[Dataset extract]
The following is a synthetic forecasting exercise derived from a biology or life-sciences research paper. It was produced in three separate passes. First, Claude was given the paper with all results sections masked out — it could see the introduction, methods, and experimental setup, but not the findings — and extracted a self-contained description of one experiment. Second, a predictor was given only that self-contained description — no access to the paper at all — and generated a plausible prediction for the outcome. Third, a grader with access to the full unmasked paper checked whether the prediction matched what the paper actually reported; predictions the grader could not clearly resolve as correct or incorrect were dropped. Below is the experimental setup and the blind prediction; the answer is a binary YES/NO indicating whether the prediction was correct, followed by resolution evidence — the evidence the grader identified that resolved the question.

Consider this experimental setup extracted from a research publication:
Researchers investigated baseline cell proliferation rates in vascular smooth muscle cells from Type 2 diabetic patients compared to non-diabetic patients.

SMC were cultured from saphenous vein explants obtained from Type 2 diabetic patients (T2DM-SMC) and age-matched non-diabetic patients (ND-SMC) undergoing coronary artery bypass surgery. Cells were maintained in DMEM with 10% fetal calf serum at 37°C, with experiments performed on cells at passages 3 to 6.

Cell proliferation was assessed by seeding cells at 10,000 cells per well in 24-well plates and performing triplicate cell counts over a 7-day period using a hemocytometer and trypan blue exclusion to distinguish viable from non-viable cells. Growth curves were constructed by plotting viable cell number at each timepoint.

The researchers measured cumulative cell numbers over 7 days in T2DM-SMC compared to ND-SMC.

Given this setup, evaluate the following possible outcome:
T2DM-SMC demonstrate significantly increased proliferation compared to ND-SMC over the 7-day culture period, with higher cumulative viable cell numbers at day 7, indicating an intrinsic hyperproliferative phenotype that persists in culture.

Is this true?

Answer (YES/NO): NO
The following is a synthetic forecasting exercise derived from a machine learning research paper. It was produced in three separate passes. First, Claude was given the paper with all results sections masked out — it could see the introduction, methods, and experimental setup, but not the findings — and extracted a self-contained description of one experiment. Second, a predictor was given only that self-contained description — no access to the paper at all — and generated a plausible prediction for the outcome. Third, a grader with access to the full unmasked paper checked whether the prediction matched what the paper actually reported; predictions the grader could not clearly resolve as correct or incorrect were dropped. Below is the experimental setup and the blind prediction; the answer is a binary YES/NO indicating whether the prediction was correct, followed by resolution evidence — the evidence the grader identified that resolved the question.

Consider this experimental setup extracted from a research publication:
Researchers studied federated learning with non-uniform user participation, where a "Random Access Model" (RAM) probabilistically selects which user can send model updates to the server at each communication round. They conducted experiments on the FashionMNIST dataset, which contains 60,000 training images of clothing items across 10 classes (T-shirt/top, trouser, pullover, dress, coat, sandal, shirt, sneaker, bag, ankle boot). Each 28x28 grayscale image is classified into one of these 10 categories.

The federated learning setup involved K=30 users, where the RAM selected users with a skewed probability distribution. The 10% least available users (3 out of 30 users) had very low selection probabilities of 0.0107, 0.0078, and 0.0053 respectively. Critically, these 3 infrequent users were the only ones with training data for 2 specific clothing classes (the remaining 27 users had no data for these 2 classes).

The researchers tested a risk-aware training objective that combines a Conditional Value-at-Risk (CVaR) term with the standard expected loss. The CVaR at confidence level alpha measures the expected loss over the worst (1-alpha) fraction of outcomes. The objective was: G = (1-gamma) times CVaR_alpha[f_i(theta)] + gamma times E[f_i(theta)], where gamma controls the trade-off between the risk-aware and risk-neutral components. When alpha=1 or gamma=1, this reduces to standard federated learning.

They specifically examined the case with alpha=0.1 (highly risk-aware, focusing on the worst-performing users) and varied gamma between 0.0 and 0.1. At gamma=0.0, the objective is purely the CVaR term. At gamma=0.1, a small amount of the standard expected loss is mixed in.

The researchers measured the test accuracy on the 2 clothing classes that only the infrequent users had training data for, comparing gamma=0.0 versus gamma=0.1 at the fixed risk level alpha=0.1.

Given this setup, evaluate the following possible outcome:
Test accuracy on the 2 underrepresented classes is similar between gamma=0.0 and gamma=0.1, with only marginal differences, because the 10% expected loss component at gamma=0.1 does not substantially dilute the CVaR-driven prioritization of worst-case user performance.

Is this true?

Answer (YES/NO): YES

[What is required]
Exactly the lines from the start of the entries through the one bearing "The researchers measured cumulative" are to be output, with both ends included.

[Solution to this exercise]
The following is a synthetic forecasting exercise derived from a biology or life-sciences research paper. It was produced in three separate passes. First, Claude was given the paper with all results sections masked out — it could see the introduction, methods, and experimental setup, but not the findings — and extracted a self-contained description of one experiment. Second, a predictor was given only that self-contained description — no access to the paper at all — and generated a plausible prediction for the outcome. Third, a grader with access to the full unmasked paper checked whether the prediction matched what the paper actually reported; predictions the grader could not clearly resolve as correct or incorrect were dropped. Below is the experimental setup and the blind prediction; the answer is a binary YES/NO indicating whether the prediction was correct, followed by resolution evidence — the evidence the grader identified that resolved the question.

Consider this experimental setup extracted from a research publication:
Researchers investigated baseline cell proliferation rates in vascular smooth muscle cells from Type 2 diabetic patients compared to non-diabetic patients.

SMC were cultured from saphenous vein explants obtained from Type 2 diabetic patients (T2DM-SMC) and age-matched non-diabetic patients (ND-SMC) undergoing coronary artery bypass surgery. Cells were maintained in DMEM with 10% fetal calf serum at 37°C, with experiments performed on cells at passages 3 to 6.

Cell proliferation was assessed by seeding cells at 10,000 cells per well in 24-well plates and performing triplicate cell counts over a 7-day period using a hemocytometer and trypan blue exclusion to distinguish viable from non-viable cells. Growth curves were constructed by plotting viable cell number at each timepoint.

The researchers measured cumulative cell numbers over 7 days in T2DM-SMC compared to ND-SMC.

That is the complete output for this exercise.